* Problems and tasks
1/ Can you sum up the biography of Charles Seymour, 2nd Baron Seymour of Trowbridge, in two sentences?
2/ Would you carry on the biography of Charles Seymour, 2nd Baron Seymour of Trowbridge, from its last sentence?

====== Document text ======

Member of Parliament for Wiltshire
- In office 1661-1664

Member of Parliament for Great Bedwyn
- In office 1640

Personal details
- Born: c. 1621
- Died: 25 August 1665 (aged 43–44)
- Spouse(s): Mary Smith ​(m. 1632)​ Elizabeth Alington ​(m. 1654)​
- Children: 10, including Francis and Charles
- Parent: Francis Seymour (father);
- Relatives: William Seymour (uncle) Edward Seymour (grandfather)

= Charles Seymour, 2nd Baron Seymour of Trowbridge =

English peer

Charles Seymour, 2nd Baron Seymour of Trowbridge (c. 1621 – 25 August 1665) was an English peer.

==Biography==
He was the son of Francis Seymour, 1st Baron Seymour of Trowbridge, whom he succeeded in the barony in 1664. Francis had been a younger brother of William Seymour, 2nd Duke of Somerset.

Prior to his ennoblement, Charles Seymour represented Great Bedwyn in the Short Parliament of 1640 and Wiltshire in the Cavalier Parliament from 1661 to 1664.

====== Material supplied ======

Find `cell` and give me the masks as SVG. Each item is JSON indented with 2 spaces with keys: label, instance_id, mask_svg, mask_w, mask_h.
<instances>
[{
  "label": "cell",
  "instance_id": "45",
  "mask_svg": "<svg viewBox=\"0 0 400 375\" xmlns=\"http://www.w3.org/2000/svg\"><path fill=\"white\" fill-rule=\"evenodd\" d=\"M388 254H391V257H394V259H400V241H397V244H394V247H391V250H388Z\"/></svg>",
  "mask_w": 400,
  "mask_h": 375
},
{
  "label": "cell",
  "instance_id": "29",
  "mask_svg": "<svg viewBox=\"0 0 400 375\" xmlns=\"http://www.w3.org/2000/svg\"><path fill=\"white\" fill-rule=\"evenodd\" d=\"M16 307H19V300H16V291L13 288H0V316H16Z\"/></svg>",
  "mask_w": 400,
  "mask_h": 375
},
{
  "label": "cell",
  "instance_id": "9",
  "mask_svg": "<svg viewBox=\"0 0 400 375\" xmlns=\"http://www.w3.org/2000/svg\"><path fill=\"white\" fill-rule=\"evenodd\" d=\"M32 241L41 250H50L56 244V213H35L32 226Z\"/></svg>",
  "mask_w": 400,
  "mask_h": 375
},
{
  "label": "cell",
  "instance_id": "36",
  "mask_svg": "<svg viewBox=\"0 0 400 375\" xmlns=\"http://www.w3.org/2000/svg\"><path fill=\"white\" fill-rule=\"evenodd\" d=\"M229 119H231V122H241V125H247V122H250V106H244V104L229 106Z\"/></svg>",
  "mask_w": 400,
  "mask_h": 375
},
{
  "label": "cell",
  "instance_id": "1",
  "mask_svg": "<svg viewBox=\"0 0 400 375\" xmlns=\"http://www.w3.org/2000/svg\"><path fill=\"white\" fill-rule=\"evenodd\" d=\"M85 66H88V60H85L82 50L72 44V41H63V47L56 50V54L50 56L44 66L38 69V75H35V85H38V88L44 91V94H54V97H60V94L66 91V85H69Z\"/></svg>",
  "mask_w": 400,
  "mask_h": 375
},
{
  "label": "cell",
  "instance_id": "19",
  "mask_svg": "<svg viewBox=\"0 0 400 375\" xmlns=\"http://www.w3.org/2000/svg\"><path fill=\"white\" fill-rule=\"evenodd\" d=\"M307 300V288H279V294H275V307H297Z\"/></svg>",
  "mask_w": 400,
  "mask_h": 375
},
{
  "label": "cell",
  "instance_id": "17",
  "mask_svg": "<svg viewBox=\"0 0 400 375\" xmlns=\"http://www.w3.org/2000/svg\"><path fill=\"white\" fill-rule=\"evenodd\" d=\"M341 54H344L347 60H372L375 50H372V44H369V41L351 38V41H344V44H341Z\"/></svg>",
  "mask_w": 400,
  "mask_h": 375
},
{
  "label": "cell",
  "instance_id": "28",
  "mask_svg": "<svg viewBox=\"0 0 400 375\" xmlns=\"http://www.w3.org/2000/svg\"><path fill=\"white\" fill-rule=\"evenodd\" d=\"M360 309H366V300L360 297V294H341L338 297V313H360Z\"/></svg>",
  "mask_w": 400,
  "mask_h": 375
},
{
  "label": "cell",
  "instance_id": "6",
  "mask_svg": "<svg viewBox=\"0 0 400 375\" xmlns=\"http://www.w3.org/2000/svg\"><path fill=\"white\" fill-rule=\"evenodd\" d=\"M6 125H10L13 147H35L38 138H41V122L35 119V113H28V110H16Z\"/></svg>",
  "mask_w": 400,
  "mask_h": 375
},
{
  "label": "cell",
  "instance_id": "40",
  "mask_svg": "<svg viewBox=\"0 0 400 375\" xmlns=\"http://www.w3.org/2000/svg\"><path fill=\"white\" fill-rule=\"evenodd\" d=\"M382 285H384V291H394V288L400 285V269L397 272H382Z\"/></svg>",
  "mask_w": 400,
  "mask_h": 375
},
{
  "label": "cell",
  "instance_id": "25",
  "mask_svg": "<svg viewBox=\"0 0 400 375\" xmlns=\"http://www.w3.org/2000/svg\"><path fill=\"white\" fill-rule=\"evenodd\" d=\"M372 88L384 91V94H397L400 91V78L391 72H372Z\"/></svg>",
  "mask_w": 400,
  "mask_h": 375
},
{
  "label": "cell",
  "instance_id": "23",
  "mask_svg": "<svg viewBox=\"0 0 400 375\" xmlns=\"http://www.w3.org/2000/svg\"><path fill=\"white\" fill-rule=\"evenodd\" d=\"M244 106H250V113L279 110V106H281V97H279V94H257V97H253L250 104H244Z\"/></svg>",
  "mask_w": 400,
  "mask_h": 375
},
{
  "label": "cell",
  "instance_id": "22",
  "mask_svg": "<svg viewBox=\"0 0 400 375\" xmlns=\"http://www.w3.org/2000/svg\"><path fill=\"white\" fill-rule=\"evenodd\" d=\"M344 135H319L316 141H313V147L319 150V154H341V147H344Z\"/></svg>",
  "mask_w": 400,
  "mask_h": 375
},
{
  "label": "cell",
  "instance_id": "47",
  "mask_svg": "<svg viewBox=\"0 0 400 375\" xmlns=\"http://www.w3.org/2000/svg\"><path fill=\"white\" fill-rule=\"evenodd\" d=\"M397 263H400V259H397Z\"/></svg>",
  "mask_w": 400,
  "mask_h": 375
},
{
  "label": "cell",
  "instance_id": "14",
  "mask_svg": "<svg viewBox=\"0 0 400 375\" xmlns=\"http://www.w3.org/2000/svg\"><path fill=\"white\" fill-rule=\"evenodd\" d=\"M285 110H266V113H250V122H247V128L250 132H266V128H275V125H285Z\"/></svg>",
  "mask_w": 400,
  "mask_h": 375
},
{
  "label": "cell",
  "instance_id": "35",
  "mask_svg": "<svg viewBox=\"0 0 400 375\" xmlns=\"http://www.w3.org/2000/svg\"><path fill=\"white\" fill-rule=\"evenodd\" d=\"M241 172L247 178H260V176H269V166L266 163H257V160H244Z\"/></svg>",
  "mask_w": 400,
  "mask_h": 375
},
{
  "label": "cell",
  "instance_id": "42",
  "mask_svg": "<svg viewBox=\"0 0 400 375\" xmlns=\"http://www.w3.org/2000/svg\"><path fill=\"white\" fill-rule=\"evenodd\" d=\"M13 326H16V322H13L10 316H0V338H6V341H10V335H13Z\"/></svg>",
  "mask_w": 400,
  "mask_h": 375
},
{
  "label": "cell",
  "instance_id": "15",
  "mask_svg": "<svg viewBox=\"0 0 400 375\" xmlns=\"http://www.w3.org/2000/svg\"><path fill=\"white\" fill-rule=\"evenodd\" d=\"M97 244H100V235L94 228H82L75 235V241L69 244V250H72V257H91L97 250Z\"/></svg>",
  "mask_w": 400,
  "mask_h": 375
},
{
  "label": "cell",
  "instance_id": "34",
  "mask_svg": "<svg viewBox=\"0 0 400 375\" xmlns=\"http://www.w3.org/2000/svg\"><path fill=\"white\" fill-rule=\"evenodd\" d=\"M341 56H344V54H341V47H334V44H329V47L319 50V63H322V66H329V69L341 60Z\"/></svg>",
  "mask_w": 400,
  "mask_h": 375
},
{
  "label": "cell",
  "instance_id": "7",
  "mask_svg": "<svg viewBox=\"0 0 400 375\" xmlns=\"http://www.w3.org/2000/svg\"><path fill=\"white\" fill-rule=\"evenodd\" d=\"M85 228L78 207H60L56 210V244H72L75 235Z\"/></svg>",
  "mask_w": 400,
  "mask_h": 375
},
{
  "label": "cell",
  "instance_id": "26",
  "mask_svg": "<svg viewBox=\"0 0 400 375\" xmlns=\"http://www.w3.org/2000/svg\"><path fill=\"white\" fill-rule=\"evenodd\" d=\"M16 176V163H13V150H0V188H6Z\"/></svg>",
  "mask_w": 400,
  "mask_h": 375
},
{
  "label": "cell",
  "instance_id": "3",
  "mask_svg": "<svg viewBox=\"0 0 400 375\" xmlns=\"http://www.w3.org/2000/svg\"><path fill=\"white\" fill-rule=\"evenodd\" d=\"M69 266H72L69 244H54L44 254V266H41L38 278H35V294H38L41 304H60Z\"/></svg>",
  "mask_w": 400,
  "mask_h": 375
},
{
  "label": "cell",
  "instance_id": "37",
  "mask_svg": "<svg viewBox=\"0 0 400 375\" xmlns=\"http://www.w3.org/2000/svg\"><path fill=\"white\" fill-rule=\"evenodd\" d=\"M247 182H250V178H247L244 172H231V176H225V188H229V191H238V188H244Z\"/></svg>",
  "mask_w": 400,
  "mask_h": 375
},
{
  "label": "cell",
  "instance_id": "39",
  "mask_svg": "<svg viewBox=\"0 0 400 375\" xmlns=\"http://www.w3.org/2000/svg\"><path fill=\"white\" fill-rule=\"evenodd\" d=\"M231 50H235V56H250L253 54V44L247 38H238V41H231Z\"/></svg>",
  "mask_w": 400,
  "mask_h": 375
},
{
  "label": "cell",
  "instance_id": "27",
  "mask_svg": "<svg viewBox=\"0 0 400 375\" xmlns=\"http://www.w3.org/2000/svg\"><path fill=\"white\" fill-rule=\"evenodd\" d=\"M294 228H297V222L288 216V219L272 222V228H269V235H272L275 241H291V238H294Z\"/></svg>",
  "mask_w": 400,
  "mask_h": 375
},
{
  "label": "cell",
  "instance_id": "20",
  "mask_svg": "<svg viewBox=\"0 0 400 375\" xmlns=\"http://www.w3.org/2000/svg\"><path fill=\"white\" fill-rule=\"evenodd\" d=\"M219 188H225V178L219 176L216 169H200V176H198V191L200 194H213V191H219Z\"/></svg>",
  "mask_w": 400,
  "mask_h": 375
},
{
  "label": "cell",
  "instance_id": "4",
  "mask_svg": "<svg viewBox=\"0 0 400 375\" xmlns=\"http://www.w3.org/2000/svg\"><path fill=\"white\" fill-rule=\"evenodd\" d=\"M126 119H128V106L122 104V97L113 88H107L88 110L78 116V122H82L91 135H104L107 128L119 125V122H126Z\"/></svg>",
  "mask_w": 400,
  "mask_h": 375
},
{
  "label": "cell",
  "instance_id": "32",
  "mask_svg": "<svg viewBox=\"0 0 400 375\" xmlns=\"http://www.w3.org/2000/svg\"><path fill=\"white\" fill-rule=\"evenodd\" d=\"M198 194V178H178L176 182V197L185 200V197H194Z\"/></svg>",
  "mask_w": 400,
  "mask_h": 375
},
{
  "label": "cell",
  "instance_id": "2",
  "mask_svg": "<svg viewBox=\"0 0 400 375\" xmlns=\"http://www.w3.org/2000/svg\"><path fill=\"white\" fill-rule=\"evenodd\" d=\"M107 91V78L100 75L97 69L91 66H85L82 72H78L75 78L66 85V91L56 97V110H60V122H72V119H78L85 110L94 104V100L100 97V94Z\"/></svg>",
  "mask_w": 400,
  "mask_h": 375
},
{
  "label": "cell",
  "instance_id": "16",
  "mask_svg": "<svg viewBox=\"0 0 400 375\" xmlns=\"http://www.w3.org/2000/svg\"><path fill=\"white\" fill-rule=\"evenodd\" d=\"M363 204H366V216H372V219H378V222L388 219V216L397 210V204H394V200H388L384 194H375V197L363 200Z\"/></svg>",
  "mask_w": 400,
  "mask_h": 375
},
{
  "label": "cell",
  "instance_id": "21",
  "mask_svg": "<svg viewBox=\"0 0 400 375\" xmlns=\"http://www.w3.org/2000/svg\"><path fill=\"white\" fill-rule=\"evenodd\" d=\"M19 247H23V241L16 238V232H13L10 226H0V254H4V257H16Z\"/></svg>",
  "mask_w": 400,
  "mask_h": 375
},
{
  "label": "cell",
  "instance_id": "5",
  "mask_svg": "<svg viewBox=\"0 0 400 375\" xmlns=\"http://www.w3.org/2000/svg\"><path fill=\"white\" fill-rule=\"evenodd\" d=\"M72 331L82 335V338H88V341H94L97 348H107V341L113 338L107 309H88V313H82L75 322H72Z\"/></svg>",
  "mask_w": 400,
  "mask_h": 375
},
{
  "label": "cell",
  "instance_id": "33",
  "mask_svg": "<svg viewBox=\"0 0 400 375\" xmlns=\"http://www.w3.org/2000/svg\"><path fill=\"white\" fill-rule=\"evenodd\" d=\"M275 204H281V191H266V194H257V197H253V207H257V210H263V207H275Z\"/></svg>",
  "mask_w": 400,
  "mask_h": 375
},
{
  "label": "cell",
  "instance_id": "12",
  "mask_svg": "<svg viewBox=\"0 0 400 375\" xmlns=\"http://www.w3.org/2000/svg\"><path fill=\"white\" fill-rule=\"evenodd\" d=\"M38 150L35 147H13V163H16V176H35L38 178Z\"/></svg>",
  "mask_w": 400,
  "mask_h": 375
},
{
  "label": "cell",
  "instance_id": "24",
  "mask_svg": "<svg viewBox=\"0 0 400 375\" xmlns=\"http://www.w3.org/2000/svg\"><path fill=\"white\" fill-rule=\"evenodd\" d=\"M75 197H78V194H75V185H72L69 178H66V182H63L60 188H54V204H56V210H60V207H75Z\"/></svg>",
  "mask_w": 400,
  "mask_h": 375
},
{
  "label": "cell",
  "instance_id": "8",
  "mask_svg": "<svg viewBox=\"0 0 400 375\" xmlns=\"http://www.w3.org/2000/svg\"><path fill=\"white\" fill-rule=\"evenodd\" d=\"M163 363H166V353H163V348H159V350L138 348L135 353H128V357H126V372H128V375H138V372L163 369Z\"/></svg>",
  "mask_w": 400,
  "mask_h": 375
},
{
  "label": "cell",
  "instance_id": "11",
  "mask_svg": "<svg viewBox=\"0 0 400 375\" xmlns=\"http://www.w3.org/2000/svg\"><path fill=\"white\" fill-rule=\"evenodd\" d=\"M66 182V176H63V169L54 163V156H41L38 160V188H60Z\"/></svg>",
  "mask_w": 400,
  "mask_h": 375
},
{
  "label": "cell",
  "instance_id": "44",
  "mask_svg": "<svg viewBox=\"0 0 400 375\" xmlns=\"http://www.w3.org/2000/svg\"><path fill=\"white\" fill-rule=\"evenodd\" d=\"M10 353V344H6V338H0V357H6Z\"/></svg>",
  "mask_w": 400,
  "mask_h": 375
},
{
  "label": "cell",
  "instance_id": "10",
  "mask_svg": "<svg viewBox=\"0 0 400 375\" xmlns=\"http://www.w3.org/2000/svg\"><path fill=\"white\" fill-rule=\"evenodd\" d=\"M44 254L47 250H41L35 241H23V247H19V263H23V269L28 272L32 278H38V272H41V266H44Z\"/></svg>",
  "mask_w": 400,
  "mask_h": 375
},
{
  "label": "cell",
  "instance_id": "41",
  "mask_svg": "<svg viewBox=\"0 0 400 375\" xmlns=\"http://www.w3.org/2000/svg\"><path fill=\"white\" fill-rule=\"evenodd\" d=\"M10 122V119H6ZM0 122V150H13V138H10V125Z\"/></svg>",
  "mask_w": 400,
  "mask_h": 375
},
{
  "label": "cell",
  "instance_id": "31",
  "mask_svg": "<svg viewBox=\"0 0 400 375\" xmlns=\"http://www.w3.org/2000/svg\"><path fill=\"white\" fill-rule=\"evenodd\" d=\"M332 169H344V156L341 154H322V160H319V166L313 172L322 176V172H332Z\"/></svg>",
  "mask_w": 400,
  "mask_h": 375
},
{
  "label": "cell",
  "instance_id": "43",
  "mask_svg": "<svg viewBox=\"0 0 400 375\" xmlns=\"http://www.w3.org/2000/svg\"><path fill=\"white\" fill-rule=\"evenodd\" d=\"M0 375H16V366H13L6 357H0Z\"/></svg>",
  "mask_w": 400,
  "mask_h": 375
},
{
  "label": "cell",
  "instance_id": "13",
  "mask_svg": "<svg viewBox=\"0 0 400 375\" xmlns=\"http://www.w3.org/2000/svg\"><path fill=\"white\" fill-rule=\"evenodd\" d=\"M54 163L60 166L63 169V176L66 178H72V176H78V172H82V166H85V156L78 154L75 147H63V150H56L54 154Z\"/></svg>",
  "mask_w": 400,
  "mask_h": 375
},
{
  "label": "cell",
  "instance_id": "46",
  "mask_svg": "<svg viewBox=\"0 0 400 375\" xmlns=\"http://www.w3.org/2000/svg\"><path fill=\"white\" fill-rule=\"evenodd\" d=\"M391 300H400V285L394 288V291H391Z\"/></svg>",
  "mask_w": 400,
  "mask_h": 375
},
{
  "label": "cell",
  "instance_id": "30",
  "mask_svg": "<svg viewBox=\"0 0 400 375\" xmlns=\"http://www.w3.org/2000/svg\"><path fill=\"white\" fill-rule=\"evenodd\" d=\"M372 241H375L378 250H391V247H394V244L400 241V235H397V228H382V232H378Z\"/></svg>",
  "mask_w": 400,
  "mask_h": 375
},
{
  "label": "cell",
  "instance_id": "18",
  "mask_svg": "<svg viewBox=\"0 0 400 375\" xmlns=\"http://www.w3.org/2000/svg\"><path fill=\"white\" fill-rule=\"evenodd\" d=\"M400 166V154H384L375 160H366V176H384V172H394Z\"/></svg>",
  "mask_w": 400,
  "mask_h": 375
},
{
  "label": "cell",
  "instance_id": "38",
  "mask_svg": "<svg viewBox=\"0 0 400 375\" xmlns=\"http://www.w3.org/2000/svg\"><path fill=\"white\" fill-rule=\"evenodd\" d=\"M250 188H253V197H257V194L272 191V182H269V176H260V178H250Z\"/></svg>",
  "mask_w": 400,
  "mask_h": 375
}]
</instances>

======

* Task-by-task results
1/ Charles Seymour, 2nd Baron Seymour of Trowbridge (c. 1621 – 25 August 1665), was an English peer who succeeded his father, Francis Seymour, 1st Baron Seymour of Trowbridge, in the barony in 1664. Before his ennoblement, he represented Great Bedwyn in the Short Parliament of 1640 and Wiltshire in the Cavalier Parliament from 1661 to 1664.

2/
He married firstly, on 4 April 1632, Mary, daughter of Thomas Smith of Soley in Chilton Foliat, a village northwest of Hungerford. The couple had one son and two daughters; one of their daughters, Frances (bef. 1654–1716), would marry Sir George Hungerford. The Hungerfords had at least six children together. He married secondly, in 1654, Elizabeth Alington (1635–c.1691), daughter of William Alington, 1st Baron Alington of Killard (14 March 1610/1611, d. circa October 1648); they had five sons and two daughters. One of his notable descendants, his three times great-grandson, was the chemist and mineralogist James Smithson. The poet George Keate was another descendant.

Both of Charles's surviving sons, Francis and Charles, ultimately succeeded to the dukedom of Somerset that had been their grandfather's. His daughter, Honora Seymour, married Sir Charles Gerard, 3rd Baronet. Charles Seymour was succeeded in the barony by his elder son, Francis.

==Sources==
- G.E.C. (G.E.Cokayne) & Geoffrey H. White, The Complete Peerage or A history of the House of Lords and all its members from the earliest times, vol. XI, p. 641, St. Catherine Press, 1949.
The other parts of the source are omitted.